## Consegna A
Riscrivi in forma più breve il paragrafo del brano che comincia con «Se ti avessero allora», conservandone i fatti principali.

## Brano
•••••
Autore Walter Da Pozzo
Prezzo E 10,00
Pagine 192
Data di pubblicazione 2007
Editore Graus
Collana Gli specchi di Narciso


Cento anni di storia del nostro paese.


Prefazione di Andrea Camilleri

Carissimo Walter,
oltre che come bravissimo attore, ti conoscevo anche come autore drammatico.
Ricordo che un tuo lavoro, mi pare che si chiamasse “Boulevard des Italiens”, mi piacque assai perché, tra l’altro, mostrava già un profilo d’autore che si distingueva per una non certo usuale estrosità di scrittura e per una altrettanto inusuale ambientazione.
Se ti avessero allora degnamente messo in scena, credo che oggi avremmo potuto contare su di un ottimo commediografo in servizio permanente effettivo. Ma purtroppo da noi la genia di coloro che sono in grado di produrre organizzativamente spettacoli è composta al novanta per cento da dilettanti e analfabeti.
Ora, del tutto inaspettato, mi giunge questo tuo “Colori, miracoli ed ombre di un eroe ciabattino”.
Ti dico subito, e non per cortesia o affetto, che il racconto l’ho letto tutto di seguito, come in genere accade coi buoni romanzi gialli. Naturalmente il tuo libro non ha niente a che fare col genere.
Mi sono domandato il perché di questa sorta di affatamento.
La prima risposta è stata un’immagine. Tu, nel tuo libro, parli spesso del Sarno, il bagno in quel fiume diventa di volta in volta un gioco o una sfida o un rito (non è un rito purificatorio il bagno che i due reduci fanno non appena si ritrovano?).
Ebbene, a me, leggendoti, è parso di essere preso da quelle acque e trasportato in un viaggio, a un tempo allegro e malinconico, che non concedeva soste.
•••••
## Materiale
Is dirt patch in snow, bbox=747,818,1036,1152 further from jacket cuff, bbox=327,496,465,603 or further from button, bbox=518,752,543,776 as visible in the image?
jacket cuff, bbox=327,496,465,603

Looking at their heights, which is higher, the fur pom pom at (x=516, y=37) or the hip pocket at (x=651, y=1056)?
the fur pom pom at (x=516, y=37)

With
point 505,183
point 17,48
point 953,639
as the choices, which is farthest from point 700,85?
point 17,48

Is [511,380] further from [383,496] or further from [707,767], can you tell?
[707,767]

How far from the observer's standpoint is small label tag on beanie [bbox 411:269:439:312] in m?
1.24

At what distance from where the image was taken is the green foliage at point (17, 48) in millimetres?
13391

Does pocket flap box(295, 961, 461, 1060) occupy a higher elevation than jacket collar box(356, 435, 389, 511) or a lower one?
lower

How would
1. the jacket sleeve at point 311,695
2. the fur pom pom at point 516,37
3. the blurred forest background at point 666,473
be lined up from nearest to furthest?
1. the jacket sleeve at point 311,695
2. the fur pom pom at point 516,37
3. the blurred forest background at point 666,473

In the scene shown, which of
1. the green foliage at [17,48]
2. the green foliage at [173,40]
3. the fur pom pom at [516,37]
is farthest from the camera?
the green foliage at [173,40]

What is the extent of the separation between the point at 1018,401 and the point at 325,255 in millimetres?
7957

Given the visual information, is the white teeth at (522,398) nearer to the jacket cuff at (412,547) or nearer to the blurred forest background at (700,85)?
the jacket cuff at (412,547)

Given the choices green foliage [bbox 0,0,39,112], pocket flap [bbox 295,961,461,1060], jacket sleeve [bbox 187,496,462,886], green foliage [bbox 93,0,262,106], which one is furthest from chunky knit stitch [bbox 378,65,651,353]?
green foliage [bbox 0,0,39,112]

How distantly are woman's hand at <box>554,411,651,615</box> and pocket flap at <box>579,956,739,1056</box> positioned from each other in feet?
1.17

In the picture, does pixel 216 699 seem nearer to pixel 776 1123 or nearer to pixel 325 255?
•••••
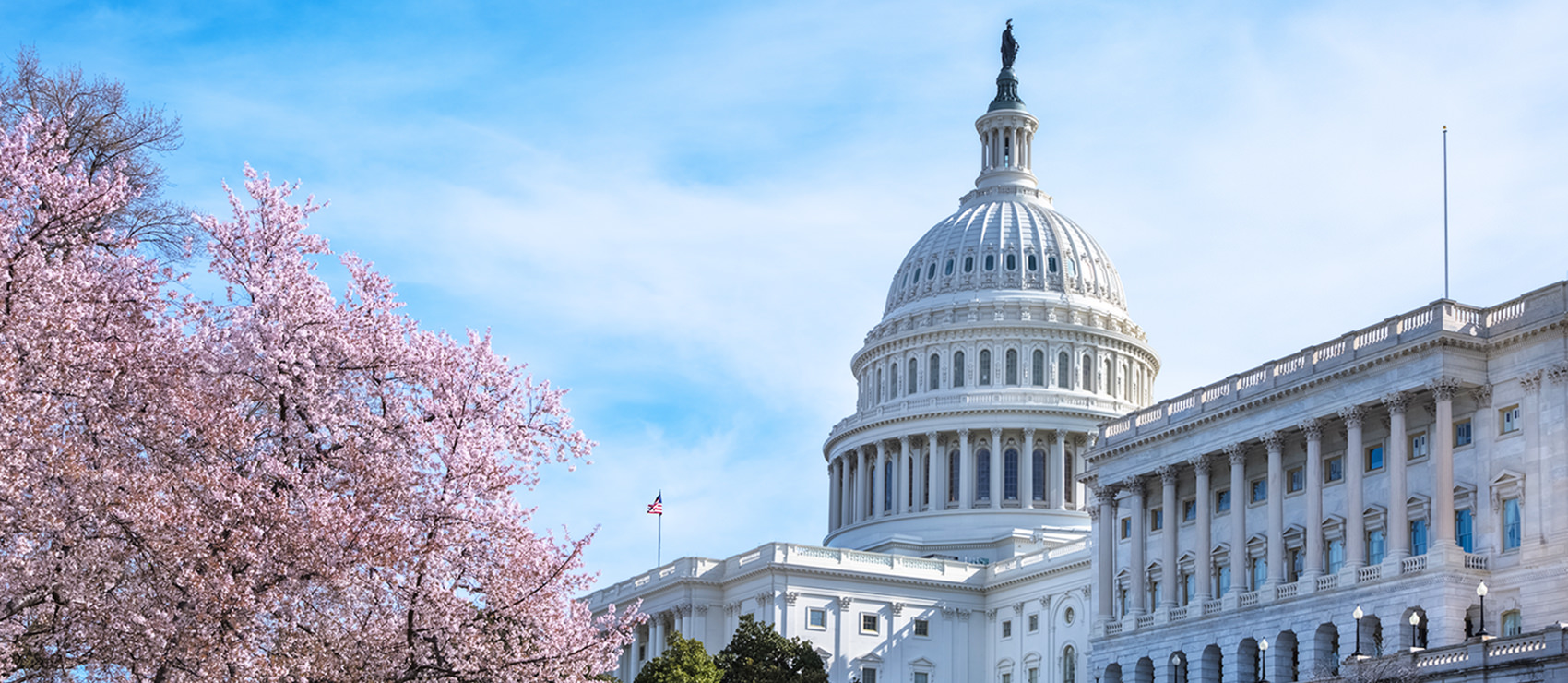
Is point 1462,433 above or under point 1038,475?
•••••
## Consegna B
Raccogli, tra le righe dei due blocchi, tutte quelle che contengono la stringa "choices", e copiale. Maiuscole e minuscole contano.

## Risposta A
Se ti avessero messo in scena degnamente, oggi avremmo un ottimo commediografo di mestiere. Purtroppo da noi chi organizza spettacoli è per il novanta per cento dilettante e analfabeta.

## Risposta B
as the choices, which is farthest from point 700,85?
Given the choices green foliage [bbox 0,0,39,112], pocket flap [bbox 295,961,461,1060], jacket sleeve [bbox 187,496,462,886], green foliage [bbox 93,0,262,106], which one is furthest from chunky knit stitch [bbox 378,65,651,353]?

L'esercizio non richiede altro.